International Journal of Cardiology | 2016
Zhi Liu; Yasushi Matsuzawa; Joerg Herrmann; Ryan J. Lennon; Daniel J. Crusan; Taek Geun Kwon; Ming Zhang; Tao Sun; Shi-Wei Yang; Rajiv Gulati; Malcolm R. Bell; Lilach O. Lerman; Amir Lerman
BACKGROUND FFR of deferred PCI lesions can predict future cardiovascular events. However, the prognostic utility of FFR remains unclear in diabetic patients in view of the potential impact of the diffuse nature of vascular disease process.

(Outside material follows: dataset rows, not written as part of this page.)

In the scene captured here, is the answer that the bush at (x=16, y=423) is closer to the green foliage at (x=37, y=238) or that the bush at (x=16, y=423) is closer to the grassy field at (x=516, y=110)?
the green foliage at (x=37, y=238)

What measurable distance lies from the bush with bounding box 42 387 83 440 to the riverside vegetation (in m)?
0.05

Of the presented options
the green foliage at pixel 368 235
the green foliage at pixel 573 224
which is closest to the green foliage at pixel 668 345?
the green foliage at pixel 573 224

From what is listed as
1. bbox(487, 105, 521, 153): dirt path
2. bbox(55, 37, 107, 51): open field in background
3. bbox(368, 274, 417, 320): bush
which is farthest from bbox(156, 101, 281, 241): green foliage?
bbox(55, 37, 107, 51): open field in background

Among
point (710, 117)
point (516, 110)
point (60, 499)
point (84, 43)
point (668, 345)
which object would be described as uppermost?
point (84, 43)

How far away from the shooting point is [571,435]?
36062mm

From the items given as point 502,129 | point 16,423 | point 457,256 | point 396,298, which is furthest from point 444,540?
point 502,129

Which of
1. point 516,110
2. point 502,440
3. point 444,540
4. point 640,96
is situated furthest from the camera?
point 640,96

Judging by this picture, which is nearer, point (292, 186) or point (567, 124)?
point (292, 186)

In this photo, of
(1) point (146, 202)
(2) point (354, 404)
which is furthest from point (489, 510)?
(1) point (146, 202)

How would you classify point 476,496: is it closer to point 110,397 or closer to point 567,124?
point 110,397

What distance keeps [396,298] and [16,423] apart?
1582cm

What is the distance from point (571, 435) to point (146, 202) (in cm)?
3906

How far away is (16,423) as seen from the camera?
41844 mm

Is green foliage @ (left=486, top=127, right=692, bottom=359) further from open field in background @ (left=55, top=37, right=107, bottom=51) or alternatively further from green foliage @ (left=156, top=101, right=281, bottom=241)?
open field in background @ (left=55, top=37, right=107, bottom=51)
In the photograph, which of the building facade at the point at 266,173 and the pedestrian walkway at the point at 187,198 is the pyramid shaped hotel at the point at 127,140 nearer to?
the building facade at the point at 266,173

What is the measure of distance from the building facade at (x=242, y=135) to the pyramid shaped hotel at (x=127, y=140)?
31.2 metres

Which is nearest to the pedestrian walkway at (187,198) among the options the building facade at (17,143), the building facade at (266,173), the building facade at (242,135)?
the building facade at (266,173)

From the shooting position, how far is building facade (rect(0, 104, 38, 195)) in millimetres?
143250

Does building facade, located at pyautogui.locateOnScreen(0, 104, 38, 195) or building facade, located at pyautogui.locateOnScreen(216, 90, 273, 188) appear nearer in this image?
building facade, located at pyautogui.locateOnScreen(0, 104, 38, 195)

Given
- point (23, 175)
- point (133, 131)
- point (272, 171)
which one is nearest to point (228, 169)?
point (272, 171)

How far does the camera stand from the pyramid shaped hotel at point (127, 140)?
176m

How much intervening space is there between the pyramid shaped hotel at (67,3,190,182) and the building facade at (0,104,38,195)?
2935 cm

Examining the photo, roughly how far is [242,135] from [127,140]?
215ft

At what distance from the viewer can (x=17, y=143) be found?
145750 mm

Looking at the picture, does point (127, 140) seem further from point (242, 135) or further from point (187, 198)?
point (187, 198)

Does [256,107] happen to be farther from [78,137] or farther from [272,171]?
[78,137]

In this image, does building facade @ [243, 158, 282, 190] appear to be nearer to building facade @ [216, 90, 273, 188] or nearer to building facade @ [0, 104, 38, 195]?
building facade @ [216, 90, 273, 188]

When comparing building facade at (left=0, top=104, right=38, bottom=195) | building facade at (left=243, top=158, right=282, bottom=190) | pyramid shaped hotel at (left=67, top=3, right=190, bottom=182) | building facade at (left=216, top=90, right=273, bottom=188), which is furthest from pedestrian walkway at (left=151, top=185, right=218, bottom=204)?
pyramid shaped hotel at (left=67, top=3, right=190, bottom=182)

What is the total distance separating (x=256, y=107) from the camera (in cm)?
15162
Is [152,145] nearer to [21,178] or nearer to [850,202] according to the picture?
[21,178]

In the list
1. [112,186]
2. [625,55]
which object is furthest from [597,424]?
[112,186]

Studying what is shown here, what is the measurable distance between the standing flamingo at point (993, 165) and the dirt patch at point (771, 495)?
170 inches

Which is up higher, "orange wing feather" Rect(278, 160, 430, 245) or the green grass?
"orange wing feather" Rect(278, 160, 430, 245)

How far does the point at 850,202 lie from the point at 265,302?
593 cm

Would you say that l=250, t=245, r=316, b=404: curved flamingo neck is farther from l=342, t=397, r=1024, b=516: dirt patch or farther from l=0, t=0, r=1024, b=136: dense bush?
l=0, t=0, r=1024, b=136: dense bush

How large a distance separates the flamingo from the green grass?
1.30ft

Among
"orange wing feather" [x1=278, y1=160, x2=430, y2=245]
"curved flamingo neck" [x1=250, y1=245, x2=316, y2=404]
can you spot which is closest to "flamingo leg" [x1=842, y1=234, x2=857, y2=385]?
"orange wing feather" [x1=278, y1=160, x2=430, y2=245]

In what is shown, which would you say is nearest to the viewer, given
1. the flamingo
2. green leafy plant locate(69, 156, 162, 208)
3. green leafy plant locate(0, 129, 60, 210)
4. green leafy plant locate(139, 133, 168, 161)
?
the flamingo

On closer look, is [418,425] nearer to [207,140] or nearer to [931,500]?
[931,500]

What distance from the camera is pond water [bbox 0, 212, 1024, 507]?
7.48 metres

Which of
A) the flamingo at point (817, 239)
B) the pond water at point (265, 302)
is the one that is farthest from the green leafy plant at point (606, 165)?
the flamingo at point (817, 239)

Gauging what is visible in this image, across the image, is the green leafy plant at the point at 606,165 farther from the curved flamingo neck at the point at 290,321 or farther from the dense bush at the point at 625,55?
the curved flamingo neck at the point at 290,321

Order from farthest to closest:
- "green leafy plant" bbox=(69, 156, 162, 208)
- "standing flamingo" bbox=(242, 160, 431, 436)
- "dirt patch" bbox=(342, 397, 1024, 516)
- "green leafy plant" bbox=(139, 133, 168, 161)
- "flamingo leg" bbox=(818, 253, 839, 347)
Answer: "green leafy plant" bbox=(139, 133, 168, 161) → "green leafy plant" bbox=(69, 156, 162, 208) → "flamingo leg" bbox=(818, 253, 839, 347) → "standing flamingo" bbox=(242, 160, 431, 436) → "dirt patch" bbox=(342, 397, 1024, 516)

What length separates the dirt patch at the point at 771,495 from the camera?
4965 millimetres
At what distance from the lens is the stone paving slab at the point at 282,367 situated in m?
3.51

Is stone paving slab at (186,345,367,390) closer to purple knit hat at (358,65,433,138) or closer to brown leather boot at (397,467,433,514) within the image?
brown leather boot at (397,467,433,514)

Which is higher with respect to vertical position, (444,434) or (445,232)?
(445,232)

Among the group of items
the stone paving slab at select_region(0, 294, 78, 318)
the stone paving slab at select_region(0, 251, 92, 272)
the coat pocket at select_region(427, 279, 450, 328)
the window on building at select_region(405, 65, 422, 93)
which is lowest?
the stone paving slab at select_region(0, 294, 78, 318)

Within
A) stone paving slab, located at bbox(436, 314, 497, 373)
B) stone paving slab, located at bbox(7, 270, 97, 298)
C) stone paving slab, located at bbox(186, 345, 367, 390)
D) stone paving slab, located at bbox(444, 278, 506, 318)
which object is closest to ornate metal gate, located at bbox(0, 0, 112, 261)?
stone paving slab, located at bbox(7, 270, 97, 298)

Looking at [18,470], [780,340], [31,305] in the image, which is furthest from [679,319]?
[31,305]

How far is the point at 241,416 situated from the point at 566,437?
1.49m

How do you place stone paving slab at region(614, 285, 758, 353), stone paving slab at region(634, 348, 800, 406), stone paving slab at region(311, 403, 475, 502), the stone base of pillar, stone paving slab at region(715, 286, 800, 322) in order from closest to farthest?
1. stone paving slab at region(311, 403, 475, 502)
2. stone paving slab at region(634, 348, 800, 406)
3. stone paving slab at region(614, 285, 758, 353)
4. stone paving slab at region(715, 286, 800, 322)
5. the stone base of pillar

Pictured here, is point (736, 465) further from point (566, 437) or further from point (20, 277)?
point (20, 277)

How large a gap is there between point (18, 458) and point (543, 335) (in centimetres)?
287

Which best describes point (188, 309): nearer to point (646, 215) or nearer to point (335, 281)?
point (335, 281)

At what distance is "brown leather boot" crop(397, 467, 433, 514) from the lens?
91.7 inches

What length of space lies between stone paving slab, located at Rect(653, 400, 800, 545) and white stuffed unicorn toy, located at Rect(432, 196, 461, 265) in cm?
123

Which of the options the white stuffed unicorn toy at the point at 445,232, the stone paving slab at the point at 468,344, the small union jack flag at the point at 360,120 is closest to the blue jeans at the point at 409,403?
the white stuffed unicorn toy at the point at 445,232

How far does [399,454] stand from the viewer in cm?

We aimed to study the relation between fractional flow reserve (FFR) values and long-term outcomes of diabetic and non-diabetic patients with deferred percutaneous coronary intervention (PCI). METHODS Patients with FFR assessment and deferred PCI (n=630) were enrolled and stratified according to diabetes mellitus (DM) status and FFR values. Patients were followed over a median of 39months. Cox proportional hazard regression models were used to analyze the association between clinical endpoints and clinical factors such as DM and FFR. RESULTS In non-diabetics (n=450), higher FFR values were associated with less cardiovascular events (hazard ratio (HR) for death and myocardial infarction (MI) [95% confidence interval (CI)], 0.61[0.44 to 0.86] per 0.1 increase in FFR, p=0.007; HR for revascularization [95%CI], 0.66[0.49 to 0.9] per 0.1 increase in FFR, p=0.006). In diabetics (n=180), there was no difference in death and MI across the range of FFR values. Among those patients with an FFR >0.85, diabetics had a more than two-fold higher risk of death and MI than non-diabetics (HR [95% CI], 2.20 [1.19 to 4.01], p=0.015). CONCLUSION Among non-diabetic patients with deferred PCI, a higher FFR was associated with lower rates of death, MI and revascularization. On the contrary in diabetic patients with deferred revascularization, FFR was not able to differentiate the risk of cardiovascular events.